VwGH: Zur Nichtigerklärung nach § 68 Abs 4 AVG

Eine Nichtigerklärung nach § 68 Abs 4 AVG stellt eine Ermessensentscheidung dar, die auch ausreichend zu begründen ist

23. 10. 2013
Gesetze:

§ 68 AVG


Schlagworte: Abänderung und Behebung von Amts wegen, Nichtigerklärung


GZ 2012/04/0146, 11.09.2013


 


VwGH: Nach der Rsp des VwGH stellt eine Nichtigerklärung nach § 68 Abs 4 AVG eine Ermessensentscheidung dar, die auch ausreichend zu begründen ist. Für eine Nichtigerklärung auf Grund ihres Charakters als Ermessensentscheidung reicht es daher nicht aus, dass die Tatbestandsmerkmale des § 68 Abs 4 AVG erfüllt sind.

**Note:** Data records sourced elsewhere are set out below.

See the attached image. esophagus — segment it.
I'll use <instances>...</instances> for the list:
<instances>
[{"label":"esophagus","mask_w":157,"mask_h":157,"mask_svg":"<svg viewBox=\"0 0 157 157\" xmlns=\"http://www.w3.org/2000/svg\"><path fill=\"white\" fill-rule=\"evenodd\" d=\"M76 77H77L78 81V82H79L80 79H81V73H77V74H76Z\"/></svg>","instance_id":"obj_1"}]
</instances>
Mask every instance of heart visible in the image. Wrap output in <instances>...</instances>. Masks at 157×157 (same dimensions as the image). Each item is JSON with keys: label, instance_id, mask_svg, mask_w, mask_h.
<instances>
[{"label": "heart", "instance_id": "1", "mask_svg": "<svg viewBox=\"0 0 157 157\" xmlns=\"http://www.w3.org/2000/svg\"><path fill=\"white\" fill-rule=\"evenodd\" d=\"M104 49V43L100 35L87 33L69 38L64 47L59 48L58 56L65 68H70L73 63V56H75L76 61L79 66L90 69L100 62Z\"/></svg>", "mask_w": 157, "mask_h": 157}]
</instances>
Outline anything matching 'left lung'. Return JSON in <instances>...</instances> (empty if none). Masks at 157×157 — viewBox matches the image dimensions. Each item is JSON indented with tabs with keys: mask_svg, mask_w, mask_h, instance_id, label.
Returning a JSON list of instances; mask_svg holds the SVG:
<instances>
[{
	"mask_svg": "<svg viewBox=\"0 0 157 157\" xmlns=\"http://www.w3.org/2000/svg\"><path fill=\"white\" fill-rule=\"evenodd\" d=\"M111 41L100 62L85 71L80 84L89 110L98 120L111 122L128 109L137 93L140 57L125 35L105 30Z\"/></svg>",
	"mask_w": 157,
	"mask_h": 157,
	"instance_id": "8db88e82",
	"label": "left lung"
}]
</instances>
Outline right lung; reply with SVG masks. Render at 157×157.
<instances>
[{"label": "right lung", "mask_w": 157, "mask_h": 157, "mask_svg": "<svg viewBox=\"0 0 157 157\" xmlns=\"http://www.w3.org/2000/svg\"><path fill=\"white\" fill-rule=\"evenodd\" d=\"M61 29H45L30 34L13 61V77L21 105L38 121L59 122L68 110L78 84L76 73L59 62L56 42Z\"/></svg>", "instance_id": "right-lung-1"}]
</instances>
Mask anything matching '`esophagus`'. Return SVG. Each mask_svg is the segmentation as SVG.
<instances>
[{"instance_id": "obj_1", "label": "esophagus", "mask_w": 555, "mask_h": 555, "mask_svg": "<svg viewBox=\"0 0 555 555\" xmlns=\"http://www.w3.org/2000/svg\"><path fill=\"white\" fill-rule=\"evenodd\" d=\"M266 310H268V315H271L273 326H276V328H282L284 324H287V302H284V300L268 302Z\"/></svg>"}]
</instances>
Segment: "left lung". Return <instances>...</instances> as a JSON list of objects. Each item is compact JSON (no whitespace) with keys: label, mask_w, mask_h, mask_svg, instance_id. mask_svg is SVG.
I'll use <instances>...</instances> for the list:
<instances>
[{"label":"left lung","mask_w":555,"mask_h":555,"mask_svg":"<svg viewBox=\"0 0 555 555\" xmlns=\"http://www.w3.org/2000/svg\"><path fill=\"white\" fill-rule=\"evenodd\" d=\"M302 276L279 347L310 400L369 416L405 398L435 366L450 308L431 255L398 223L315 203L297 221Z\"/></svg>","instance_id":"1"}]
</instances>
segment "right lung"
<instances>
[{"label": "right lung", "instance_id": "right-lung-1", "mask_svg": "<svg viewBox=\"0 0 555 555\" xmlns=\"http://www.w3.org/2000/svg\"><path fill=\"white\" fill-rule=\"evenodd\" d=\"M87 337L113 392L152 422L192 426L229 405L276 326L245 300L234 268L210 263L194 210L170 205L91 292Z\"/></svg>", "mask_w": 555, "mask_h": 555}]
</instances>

Vielmehr hat die Behörde darüber hinaus im Zuge der Ermessensausübung die nachteiligen Wirkungen des Bescheides in Bezug auf das öffentliche Interesse, das durch die verletzte Norm geschützt ist, gegen allfällige Nachteile, welche die Nichtigerklärung des Bescheides für die rechtlichen Interessen des Betroffenen, der auf die Rechtssicherheit, dh auf den durch die Rechtskraft gesicherten Bestand des Bescheides vertraut, mit sich brächte, abzuwägen. Daher steht es der Oberbehörde nicht zu, wegen jeder auch noch so geringfügigen Rechtswidrigkeit, die keine oder nur unbedeutende Auswirkungen auf das geschützte öffentliche Interesse nach sich zieht, in rechtskräftige Bescheide einzugreifen.